O sprawie poinformowała Dolnośląska Straż ds. Zwierząt.
Historia Luckiego zaczyna się we Wrocławiu. Został bestialsko wsadzony do worka na śmieci, zawiązany i wrzucony do kubła przez zwyrodnialca. Potem śmieciarką miał pojechać w swoją ostatnią drogę - czytamy na profilu dolnośląskiej organizacji.
Zwierzę zostało skazane na pewną śmierć.
Na szczęście, podczas postoju na stacji benzynowej w Rawiczu kierowca usłyszał szamotanie i piszczenie. Rozwiązał worek, a jego oczom ukazał się biedny psiak. To nie był koniec tułaczki Luckiego. Przerażony psiak uciekł - informuje dolnośląska straż.

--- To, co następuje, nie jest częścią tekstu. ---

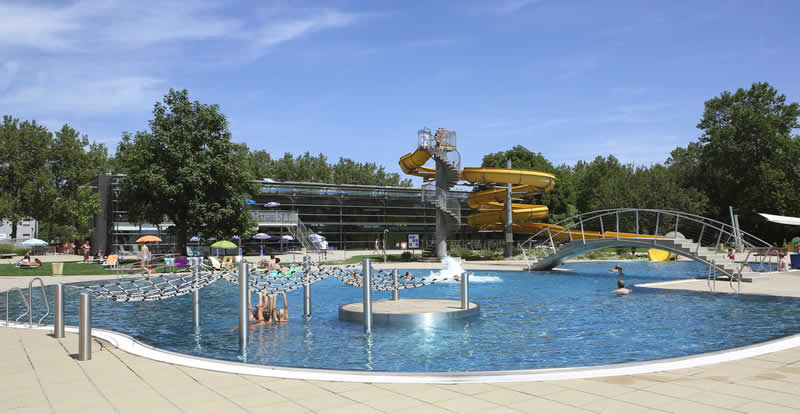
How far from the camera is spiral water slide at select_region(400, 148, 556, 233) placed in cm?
3828

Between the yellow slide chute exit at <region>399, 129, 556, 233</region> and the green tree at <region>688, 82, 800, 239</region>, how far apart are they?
24974 millimetres

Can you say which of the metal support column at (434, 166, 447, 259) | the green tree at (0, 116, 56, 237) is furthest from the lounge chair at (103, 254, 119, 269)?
the green tree at (0, 116, 56, 237)

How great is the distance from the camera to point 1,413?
5387mm

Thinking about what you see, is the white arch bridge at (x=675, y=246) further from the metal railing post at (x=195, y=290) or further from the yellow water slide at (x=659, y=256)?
the metal railing post at (x=195, y=290)

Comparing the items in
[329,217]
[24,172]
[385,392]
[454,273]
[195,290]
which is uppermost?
[24,172]

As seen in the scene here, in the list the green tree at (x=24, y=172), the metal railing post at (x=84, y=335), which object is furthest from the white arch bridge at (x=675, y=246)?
the green tree at (x=24, y=172)

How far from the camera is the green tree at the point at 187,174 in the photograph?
33031mm

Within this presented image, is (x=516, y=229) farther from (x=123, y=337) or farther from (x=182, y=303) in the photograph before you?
(x=123, y=337)

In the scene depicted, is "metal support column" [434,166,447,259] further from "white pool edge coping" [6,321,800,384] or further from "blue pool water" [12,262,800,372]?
"white pool edge coping" [6,321,800,384]

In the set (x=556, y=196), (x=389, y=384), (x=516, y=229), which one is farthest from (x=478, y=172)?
(x=389, y=384)

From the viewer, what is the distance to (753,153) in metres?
55.3

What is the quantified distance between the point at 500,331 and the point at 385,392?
6971mm

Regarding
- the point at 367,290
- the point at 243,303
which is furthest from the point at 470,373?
the point at 367,290

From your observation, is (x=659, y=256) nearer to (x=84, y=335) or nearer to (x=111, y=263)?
(x=111, y=263)
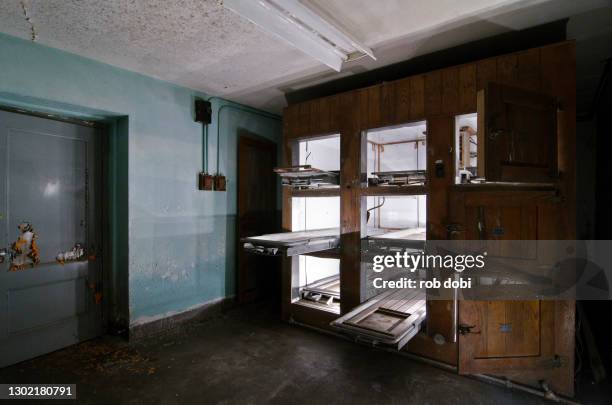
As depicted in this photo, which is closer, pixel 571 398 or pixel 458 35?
pixel 571 398

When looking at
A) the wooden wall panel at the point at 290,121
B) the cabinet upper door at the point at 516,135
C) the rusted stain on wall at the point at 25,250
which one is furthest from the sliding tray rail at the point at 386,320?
the rusted stain on wall at the point at 25,250

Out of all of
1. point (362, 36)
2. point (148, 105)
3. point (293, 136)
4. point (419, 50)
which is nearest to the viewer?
point (362, 36)

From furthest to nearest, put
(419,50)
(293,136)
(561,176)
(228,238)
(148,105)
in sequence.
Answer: (228,238) < (293,136) < (148,105) < (419,50) < (561,176)

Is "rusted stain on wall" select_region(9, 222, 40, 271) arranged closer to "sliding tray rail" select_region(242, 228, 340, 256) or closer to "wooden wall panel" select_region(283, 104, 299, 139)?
"sliding tray rail" select_region(242, 228, 340, 256)

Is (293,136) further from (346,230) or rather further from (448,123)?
(448,123)

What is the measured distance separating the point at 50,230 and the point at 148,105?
1448mm

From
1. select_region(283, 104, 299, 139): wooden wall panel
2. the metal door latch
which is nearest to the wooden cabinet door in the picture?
the metal door latch

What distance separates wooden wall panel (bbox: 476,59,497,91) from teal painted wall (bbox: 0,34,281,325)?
278 centimetres

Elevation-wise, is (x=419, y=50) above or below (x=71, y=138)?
above

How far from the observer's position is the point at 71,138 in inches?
117

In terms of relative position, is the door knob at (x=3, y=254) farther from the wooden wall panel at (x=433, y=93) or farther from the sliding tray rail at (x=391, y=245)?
the wooden wall panel at (x=433, y=93)

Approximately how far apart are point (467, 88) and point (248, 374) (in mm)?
2853

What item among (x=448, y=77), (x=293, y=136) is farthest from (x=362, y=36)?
(x=293, y=136)

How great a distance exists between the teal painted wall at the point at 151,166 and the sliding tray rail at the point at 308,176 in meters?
1.04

Po trzech dniach Lucky został złapany i trafił pod opiekę organizacji.
Był skrajnie skołtuniony i zaniedbany. Ostrzygliśmy go, zabraliśmy do lekarza weterynarii, przebadaliśmy. Lucky cierpi na wnętrostwo, problemy z prostatą i nerkami. Konieczna jest dalsza diagnostyka, operacja i leczenie psa - informują przedstawiciele straży.
Trwa zbiórka na leczenie psa. Wyznaczona została także nagroda za wskazanie sprawcy.